İkinci seneye başladığımda ise biraz daha "üniversiteli" hissetmeye başladım. Artık hasta olduğumda hemen annemi arayıp ilgi istemiyor da kendi kendime halletmeye çalışıyordum. İlk kez kendi burslarımla para biriktirip yurt dışı tecrübesi elde etme cesaretini gösterdim ve 1 sene içersinde 3 farklı zamanda yalnızca kendi İngilizce'me, kendi iletişim kabiliyetime ve zekama güvenerek (başka şansım yoktu çünkü) bilmediğim ülkelere doğru yola çıktım. Katıldığım projelerde dünyanın onlarca ülkesinden arkadaş edindim, "insan" olmanın "ahlaklı,iyi" olmanın evrensel olduğunu gördüm. Yıllarca ön yargı ile yetiştirildiğim Ermeni bir insanın da 16 farklı milletten kişinin içinde en çok güveneceğim, zor durumda kaldığımda ilk yardım isteyeceğim insan olabileceğini ve verdiği hediyeyi aylarca yanımdan ayırmadan taşıyabilecek kadar sevebileceğimi gördüm. Kısacası eğer insan isterse sahip olduğu her türlü ön yargıyı kırabileceğini, kendi kendisini bambaşka bir insana dönüştürebileceğini gördüm.
Kısa sürede bu kadar çok insanla tanışınca arkadaşlıkla ilgili de birkaç fikir edindim elbette ki.
Mesela birisiyle gerçekten yakın arkadaş olabilmek için aynı dine mensup olmanın, aynı ana dili kullanmanın veya aynı ülkede yaşıyor olmanın "kolaylaştırıcı" ama zannettiğimiz kadar da mecbur olmadığını gördüm.
Gerçekten güvendiğim ve değer verdiğim insanların bazen benim değer verdiğim kadar bana değer veremediğini ya da beni çok mutlu eden bir durumun onları beni üzmek, bana zarar vermek isteyecekleri kadar kıskandırabileceğini gördüm.
Hiçbir insanla, durum ne olursa olsun "WhatsApp"tan ya da telefondan tartışmamam, ciddi bir konuşma yapmamam gerektiğini öğrendim. Karşımdaki kişi "beni yanlış anlamaz" diye düşündüğüm birisi olsa da, çok basit meselelerde bile yanlış anlaşılabileceğimi, her kim olursa olsun insanlarla aramda muhakkak görünmez bir duvar olması gerektiğini ve duygularımı hemen açık etmenin ileride dezavantaj olabileceğini öğrendim.

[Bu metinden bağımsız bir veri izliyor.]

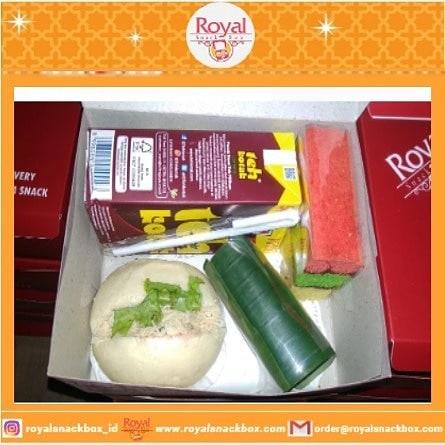 Pesan Snack Box di Cipulir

Dışarıya çıkmak, alışveriş yapmak, sinemaya gitmek hatta yemek yemek için bile yanımda her zaman birisinin olmayacağını aslında tüm bunların yalnızken yapıldığında da kendimi daha iyi tanımamı, eğlenceli vakit geçirmemi ve özgüven kazanmamı sağlayacak aktiviteler olabileceğini öğrendim.

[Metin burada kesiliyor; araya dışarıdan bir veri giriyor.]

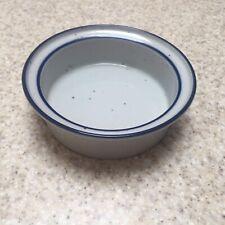 Dansk Blue Mist Bowls With Rim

Nefret ettiğim, "bir daha asla karşılaşmam, öldürsen aynı ortamda bulunmam" dediğim kişi ile dünyanın bir ucunda karşılaşabileceğimi, bir hafta içinde aramdaki tüm saçma problemleri çözmek zorunda kalabileceğimi gördüm.
Başlarda hiç "hayır" diyemedim, her çağıranın yanına gittim hatta gitmek istemiyorsam sırf "istemiyorum" diyemediğim için yalan bile söyledim ama yavaş yavaş "hayır" da diyebildim, bazen sırf karşımdaki üzülmesin diye yine diyemedim.
Zamanın çok hızlı geçtiğini, üniversitenin tek başına hiçbir işe yaramadığını, "aile terbiyesi" denen şeyin gerçekten var olduğunu ve yurt gibi, üniversite gibi ortamlarda usul usul kendini belli ettiğini gördüm.
Çok parası olmasına, üniversite bitirmesine ve her tatilini farklı bir ülkede geçirme lüksü olmasına rağmen hayatında bir defa bile herhangi bir gönüllülük faaliyetine katılmamış ve senelerce yalnızca kendisi için yaşamış insanlarla tanıştım, onlara şaşırdım,öyle olmak istemedim.
İnsanın iyi bir şey yaptığını düşünürken -belki de gerçekten iyi bir şey yaparken- çevresindeki insanlara farkında olmadan baskı yapabileceğini, onları istemedikleri şeylere zorlayabileceğini gördüm, rahatsız oldum.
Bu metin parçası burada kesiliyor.